Are We Preaching Prosperity Gospel?

Every now and then, people would come up to me and ask about prosperity gospel. That’s probably because from time to time Victory preaches a series on finance. The questions come in different forms but the gist always boils down to this: are we preaching prosperity gospel?

My short answer is no. My long answer is Noooooo!!! We preach finance sermons because money is the idolatry of our day and one biblical way to battle idolatry is to expose it in the light of the gospel.

There are two obvious signs that a church endorses prosperity gospel: (a) when it doesn’t have a serious teaching on the necessity and normalcy of suffering and self-denial (Acts 14:21; Romans 8:23; John 15:20; Romans 8:13; Phil. 3:8); and (b) when the sermons spotlight the pastor’s ‘blessed’ lifestyle while the glory of Christ is marginalized. John Piper lists at least six signs of prosperity gospel but I’d settle for two in this post.

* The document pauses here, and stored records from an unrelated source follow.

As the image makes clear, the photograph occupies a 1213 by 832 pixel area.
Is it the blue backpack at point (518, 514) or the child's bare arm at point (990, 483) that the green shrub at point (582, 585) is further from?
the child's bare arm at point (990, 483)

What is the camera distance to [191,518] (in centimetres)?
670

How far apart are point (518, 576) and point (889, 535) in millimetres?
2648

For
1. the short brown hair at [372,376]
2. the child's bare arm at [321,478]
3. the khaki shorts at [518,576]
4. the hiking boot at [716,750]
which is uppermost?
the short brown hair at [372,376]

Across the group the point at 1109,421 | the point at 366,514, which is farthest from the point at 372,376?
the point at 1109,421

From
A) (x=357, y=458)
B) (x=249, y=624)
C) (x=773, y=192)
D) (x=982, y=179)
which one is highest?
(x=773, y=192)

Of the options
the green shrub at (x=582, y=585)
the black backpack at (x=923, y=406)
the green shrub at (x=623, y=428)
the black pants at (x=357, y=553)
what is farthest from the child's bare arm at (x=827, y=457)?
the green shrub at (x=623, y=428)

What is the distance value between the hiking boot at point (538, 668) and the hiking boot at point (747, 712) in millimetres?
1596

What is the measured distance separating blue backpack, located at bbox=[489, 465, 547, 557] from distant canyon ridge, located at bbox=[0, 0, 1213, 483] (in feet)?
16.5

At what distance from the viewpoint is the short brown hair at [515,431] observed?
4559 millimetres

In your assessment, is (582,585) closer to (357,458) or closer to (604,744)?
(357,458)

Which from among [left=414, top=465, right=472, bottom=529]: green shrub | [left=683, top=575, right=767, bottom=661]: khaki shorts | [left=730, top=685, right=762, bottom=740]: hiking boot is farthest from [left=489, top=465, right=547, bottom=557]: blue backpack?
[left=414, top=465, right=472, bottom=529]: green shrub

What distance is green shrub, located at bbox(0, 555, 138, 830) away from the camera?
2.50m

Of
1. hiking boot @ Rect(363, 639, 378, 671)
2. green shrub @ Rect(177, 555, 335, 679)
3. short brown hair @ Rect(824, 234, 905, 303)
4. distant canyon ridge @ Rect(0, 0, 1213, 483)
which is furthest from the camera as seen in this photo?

A Look at Our Past Sermon Series

Victory has never shied away from preaching the wide range of Biblical themes. In the past few years, we’ve had a series on pain and suffering (Hole-Hearted Series) and obedience and submission (I Wish Jesus Didn’t Say That Series). Every year we preach missions (Uncharted Series), discipleship (Radical Series), and compassion to the poor (Who Cares Series). We tackled sexual purity (Uncensored Series) and hard work (Thank God It’s Monday Series) too. And in the last three years alone, we did some theological series like the holiness of God (Set Apart Series), the Apostles’ Creed, and the Ten Commandments (Edit: in 2017, we have a sixteen-week series on the Sermon on the Mount). On top of that, we also tackled Christology (Past Perfect Series), Pneumatology (Behind the Seen Series), Eschatology (The End Series), and Spiritual Disciplines (Cross Training Series).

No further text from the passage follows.